(Business in Cameroon) - The high prices of inputs are hurting the subsistence crop industry in Cameroon. The Central Bank Beac recently issued a note indicating that the sector will suffer a poor performance in the first quarter of 2023.
"Food crop production is expected to decline in Q1 2023, although this period is known to be a low harvest period. Year-on-year, the production would also decline over the period due to the lack of enthusiasm by producers following the hike in input costs,” Beac said. The food crop sector (cassava, potatoes, plantain, corn, etc.) has been declining in Cameroon for at least two years. In 2020, production fell by 3% compared to 3.7% in 2019. The Covid-19 pandemic, the security crisis in the NoSo regions, which are major production basins, and the adverse effects of climate change are the reasons cited by Beac.
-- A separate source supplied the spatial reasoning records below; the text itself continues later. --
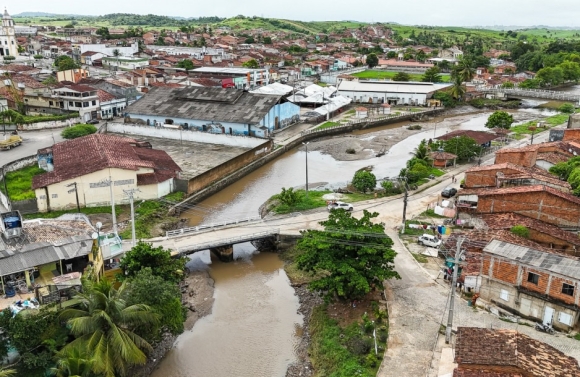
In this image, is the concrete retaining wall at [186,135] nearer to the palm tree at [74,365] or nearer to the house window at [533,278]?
the house window at [533,278]

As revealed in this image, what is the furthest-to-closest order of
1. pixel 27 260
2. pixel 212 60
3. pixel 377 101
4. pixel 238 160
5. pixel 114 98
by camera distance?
1. pixel 212 60
2. pixel 377 101
3. pixel 114 98
4. pixel 238 160
5. pixel 27 260

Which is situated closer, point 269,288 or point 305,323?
point 305,323

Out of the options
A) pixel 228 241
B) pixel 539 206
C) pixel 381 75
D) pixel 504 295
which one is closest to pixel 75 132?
pixel 228 241

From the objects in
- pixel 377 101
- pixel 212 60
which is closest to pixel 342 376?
pixel 377 101

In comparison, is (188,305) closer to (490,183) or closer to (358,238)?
(358,238)

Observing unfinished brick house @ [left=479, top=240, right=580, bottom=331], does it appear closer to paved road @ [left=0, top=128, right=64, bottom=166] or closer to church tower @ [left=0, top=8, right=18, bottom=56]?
paved road @ [left=0, top=128, right=64, bottom=166]

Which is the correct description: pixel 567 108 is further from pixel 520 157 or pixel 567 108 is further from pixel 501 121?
pixel 520 157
The Central Bank said that every time the country finds a solution, a new obstacle arises. Since 2022, Cameroonian producers have been facing what they call the "input crisis" (fertilizers, pesticides, fungicides, seedlings, seeds...). To reduce the risk of shortages, the Ministry of Agriculture has encouraged, during the launch of the agricultural campaign in Q1 2020, the production of short-cycle foods. The government has made available to farmers 141,000 certified cassava cuttings, 60 tons of certified rainfed rice seed, 1.5 million banana plants, 200 tons of potatoes, 6 million cocoa plants, and support for the development of market gardening. But results are slow to materialize.